- _GIVEN TEXT_:
▬▬▬▬▬▬

There is a broader deterrent-designing challenge, however, in that Russia could hypothetically escalate horizontally via offensive operations against other European regions in order to prevent NATO from concentrating combat power in Poland and the Baltics. While any such ground offensives would likely be fairly limited in scope, they would nevertheless hardly be inconsequential from the victims’ standpoint. Recent research published by the Royal United Services Institute’s Igor Sutyagin suggests much of the combat-ready Russian Army is tied down supporting operations in Ukraine, though. If Sutyagin’s analysis is accurate, and assuming Russian forces are not disengaged from the Ukrainian conflict anytime soon, then it seems Russia would be hard-pressed over the near-term to field enough combat-ready ground forces for major protracted anti-NATO offensives. This amplifies the potential credibility of delay/disruption-centric forward deterrents in the Putin regime's eyes, as it would heighten the likelihood of a protracted and risk-laden clash with NATO. These deterrent forces would certainly help backstop the 'first responder' constabulary forces needed to prevent 'non-linear war' fait accomplis.

Russia might have comparatively greater horizontal escalation flexibility in the aerospace and maritime domains. For example, Russia might conduct air and missile strikes or sea denial operations against NATO’s Black Sea members. Or perhaps Russia might conduct air and missile strikes, localized sea denial operations, small-scale amphibious assaults, or small-scale overland incursions against Norway or non-NATO Scandinavia. Some localized use of submarines or missile-carrying aircraft against NATO’s trans-oceanic and intra-theater sea lanes might also be possible. Depending on the strategic circumstances, Russia might even escalate both horizontally and vertically via long-range conventional aerospace strikes against Western European or North American NATO members. And of course, the possibility of Russian brandishing or use of theater nuclear weapons must be considered.

▬▬▬▬▬▬

[Stored items]
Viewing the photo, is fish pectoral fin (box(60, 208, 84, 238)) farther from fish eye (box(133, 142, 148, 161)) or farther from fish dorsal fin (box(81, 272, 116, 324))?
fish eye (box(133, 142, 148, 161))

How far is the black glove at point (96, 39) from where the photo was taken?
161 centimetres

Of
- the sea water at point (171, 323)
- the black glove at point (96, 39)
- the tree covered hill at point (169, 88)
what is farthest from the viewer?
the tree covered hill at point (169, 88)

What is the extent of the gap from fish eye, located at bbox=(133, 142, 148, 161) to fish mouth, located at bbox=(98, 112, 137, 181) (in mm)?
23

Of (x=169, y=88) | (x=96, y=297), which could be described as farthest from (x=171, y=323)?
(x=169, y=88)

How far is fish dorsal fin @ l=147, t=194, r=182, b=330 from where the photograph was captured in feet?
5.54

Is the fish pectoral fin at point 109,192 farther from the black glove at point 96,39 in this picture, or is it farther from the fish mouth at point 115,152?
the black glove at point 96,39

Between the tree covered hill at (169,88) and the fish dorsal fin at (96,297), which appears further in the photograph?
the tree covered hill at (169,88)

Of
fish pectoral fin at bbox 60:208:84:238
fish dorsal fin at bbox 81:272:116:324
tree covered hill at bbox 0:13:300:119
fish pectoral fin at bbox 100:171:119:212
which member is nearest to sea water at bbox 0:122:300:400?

▬▬▬▬▬▬

- _PARTS OF THE EXERCISE_:
a - In the text on NATO deterrence, whose research suggests that much of the combat-ready Russian Army is tied down supporting operations in Ukraine?
b - Render this sentence from the text on NATO deterrence in Spanish: "For example, Russia might conduct air and missile strikes or sea denial operations against NATO’s Black Sea members."
c - Reproduce word for word the stretch of the text on NATO deterrence from "Russia might have" through "must be considered.".
The records above are separate material.

- _ANSWERS TO THE PROBLEMS_:
a - Igor Sutyagin of the Royal United Services Institute.

b - Por ejemplo, Rusia podría llevar a cabo ataques aéreos y con misiles u operaciones de negación del mar contra los miembros de la OTAN ribereños del mar Negro.

c -
Russia might have comparatively greater horizontal escalation flexibility in the aerospace and maritime domains. For example, Russia might conduct air and missile strikes or sea denial operations against NATO’s Black Sea members. Or perhaps Russia might conduct air and missile strikes, localized sea denial operations, small-scale amphibious assaults, or small-scale overland incursions against Norway or non-NATO Scandinavia. Some localized use of submarines or missile-carrying aircraft against NATO’s trans-oceanic and intra-theater sea lanes might also be possible. Depending on the strategic circumstances, Russia might even escalate both horizontally and vertically via long-range conventional aerospace strikes against Western European or North American NATO members. And of course, the possibility of Russian brandishing or use of theater nuclear weapons must be considered.